Louis Meyer in 1933 Winning Miller

This is David Story's rendering of 1933 Indianapolis 500 winner Louis MeyerMeyer became the first three-time champion of the legendary contest, with other victories in 1933 and 1936. As an aside, he is known as the first driver to drink milk in victory lane in 1936. In Meyer's case, his swig was not part of an American Dairy Association promotion, but instead a matter of personal preference. Also, it was buttermilk.
This is the text of David's margin notes for his art:
"The 1933 Indy 500 is still the deadliest of all in the history of the Brickyard. Five racers were fatally injured. Bill Denver and his riding mechanic were killed in a crash during qualifying. On race day, Mark Villman died in a crash on lap 79. On lap 132, Lester Spangler and his riding mechanic, G.L. Jordon was killed. In 1933, for the fifth straight year, a competitor would lose his life in the month of May.

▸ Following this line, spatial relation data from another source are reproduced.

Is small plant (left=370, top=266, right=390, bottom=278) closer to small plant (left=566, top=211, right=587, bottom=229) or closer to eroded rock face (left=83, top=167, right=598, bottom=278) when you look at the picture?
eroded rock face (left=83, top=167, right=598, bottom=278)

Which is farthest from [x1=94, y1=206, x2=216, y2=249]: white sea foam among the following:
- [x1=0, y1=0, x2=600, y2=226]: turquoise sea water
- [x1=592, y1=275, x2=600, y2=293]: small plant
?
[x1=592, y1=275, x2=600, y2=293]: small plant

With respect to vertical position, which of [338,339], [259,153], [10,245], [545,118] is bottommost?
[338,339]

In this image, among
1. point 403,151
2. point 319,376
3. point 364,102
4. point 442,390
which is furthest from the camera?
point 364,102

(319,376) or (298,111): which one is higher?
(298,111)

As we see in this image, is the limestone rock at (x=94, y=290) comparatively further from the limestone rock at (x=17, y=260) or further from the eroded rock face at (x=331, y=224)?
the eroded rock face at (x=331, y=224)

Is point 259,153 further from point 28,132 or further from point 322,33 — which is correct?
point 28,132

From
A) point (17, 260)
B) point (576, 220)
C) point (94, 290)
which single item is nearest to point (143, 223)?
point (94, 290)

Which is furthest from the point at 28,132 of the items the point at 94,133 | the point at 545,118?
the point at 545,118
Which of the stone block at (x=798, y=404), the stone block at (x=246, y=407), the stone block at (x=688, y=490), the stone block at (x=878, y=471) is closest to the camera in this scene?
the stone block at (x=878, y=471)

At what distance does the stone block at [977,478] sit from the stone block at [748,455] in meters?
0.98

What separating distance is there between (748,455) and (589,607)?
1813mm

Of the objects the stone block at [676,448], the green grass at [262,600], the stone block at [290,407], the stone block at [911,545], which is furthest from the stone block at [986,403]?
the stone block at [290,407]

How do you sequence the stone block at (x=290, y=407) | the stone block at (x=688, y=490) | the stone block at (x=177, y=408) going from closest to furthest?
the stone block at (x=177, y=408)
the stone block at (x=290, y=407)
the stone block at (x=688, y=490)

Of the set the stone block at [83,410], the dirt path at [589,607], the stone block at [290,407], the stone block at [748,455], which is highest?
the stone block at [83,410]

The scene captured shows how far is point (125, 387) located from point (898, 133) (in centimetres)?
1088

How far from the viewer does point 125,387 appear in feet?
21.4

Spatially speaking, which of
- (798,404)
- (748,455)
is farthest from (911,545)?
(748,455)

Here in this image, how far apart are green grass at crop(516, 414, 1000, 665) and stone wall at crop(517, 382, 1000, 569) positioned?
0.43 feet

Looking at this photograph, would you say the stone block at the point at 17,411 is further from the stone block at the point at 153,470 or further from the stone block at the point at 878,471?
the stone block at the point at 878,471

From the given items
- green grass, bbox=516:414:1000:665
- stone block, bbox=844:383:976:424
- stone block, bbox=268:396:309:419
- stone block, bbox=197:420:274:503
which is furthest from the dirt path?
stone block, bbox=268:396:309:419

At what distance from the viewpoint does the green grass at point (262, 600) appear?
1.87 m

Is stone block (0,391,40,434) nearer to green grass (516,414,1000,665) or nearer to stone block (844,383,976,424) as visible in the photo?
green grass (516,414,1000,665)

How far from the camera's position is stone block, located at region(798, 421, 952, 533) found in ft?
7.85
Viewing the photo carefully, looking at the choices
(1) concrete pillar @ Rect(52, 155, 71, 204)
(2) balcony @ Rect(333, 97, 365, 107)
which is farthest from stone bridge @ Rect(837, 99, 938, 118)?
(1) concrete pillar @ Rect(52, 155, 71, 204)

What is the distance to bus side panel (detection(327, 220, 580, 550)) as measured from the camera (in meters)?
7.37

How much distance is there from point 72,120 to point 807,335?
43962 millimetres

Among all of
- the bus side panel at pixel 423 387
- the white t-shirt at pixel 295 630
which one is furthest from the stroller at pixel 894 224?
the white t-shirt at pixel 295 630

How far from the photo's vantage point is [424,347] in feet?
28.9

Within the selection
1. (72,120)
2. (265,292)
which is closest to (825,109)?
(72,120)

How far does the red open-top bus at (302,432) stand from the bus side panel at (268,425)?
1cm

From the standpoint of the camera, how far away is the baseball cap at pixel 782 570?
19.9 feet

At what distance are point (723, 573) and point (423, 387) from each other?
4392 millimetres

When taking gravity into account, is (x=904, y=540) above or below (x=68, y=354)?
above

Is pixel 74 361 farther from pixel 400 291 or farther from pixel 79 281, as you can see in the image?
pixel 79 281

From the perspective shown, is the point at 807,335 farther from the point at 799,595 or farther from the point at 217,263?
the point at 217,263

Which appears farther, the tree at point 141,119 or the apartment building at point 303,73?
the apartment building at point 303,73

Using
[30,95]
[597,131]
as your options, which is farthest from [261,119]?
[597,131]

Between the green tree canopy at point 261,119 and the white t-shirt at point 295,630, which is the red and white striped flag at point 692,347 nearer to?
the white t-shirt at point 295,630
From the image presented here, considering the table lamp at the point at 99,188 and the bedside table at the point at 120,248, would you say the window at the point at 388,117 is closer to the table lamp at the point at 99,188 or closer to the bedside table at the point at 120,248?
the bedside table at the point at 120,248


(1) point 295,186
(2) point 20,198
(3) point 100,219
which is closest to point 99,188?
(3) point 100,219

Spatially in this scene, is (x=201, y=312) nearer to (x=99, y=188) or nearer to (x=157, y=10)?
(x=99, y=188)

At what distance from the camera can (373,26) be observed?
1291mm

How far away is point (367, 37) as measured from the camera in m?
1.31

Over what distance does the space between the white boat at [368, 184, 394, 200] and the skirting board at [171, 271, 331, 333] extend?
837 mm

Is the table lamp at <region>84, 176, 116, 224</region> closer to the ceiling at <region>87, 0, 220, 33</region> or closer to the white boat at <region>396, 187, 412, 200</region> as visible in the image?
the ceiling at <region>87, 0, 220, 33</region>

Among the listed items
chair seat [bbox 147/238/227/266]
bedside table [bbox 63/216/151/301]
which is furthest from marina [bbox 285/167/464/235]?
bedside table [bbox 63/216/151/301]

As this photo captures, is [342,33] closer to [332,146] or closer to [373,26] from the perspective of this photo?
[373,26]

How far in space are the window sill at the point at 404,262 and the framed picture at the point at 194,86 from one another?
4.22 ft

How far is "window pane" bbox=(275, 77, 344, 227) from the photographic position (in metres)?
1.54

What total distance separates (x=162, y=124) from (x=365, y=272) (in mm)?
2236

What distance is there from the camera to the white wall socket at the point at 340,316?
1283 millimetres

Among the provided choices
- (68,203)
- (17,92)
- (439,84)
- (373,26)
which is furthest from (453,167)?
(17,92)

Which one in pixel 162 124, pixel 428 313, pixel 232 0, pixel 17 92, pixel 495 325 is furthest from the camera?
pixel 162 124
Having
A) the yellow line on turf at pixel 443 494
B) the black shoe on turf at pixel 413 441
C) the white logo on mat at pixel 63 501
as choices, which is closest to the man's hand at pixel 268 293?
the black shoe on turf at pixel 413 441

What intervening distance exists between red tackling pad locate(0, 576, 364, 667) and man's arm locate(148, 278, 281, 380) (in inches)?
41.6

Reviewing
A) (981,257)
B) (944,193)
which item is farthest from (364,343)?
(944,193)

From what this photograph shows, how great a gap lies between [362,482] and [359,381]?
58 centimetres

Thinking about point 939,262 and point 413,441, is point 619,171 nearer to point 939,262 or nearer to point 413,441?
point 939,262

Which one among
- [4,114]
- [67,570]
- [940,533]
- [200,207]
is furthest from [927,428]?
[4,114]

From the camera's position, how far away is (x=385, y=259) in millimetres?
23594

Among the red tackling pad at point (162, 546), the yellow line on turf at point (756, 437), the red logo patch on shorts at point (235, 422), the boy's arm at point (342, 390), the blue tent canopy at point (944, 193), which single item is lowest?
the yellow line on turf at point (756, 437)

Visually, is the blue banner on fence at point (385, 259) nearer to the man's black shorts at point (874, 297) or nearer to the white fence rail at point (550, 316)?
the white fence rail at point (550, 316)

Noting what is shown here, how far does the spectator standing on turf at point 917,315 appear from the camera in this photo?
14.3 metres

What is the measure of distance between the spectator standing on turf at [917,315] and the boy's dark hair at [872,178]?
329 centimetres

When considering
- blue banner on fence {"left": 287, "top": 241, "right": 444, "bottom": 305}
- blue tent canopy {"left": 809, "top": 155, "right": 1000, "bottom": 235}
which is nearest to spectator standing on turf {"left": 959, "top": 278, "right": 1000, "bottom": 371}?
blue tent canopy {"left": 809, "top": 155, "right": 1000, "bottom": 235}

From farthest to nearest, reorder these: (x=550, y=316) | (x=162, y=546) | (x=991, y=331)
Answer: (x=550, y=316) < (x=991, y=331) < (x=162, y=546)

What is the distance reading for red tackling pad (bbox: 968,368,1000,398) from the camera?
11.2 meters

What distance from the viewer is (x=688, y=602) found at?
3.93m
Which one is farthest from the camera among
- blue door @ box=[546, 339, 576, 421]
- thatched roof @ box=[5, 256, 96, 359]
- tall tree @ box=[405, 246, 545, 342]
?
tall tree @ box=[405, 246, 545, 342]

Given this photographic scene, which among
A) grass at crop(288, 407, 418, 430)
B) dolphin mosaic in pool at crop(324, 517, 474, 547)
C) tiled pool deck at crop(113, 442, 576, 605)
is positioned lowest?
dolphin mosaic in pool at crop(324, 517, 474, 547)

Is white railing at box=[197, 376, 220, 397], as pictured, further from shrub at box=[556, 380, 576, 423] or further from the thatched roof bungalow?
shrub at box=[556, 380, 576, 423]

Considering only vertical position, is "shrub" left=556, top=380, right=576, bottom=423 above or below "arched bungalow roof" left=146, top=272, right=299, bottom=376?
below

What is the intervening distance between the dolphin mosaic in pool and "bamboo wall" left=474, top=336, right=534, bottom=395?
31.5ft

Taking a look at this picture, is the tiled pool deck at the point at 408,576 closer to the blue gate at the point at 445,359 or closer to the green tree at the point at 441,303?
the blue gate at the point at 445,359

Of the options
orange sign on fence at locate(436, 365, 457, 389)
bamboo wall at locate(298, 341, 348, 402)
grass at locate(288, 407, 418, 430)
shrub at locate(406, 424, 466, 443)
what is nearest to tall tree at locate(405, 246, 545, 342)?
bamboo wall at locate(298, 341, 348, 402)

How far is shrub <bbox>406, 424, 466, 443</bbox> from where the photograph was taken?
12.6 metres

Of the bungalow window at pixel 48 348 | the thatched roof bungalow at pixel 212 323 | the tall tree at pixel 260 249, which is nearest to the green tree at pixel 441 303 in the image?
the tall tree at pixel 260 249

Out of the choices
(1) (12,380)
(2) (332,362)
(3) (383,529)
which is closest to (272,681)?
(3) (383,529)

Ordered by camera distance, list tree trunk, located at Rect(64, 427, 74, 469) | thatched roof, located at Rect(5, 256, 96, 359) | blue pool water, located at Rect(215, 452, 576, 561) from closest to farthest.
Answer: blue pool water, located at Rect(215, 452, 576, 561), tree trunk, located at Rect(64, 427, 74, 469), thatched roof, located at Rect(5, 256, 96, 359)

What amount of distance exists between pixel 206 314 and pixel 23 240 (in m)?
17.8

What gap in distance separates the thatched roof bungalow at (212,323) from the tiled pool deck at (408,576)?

The 1933 race increased its starting positions to 42, the most ever. Qualifying was also changed to require a 10-lap time trial instead of the four lap trial of the 1932 race. In an effort to make the cars similar to the cars being purchased by the race fan, an on-board starter was now required. Howdy Wilcox II, not to be confused with the 1919 Indy 500 winner, qualified sixth. But he was disqualified when officials discovered he had diabetes. Even though his fellow racers petitioned to allow him to compete, Wilcox was forced to watch the race from the sidelines. Race winner Louis Meyer beat Wilbur Shaw by less than 7 minutes, claiming his second Indy victory. He averaged over 104 miles per hour setting a new speed record for the race. Meyer joined Tommy Milton as the only two-time winners of the race."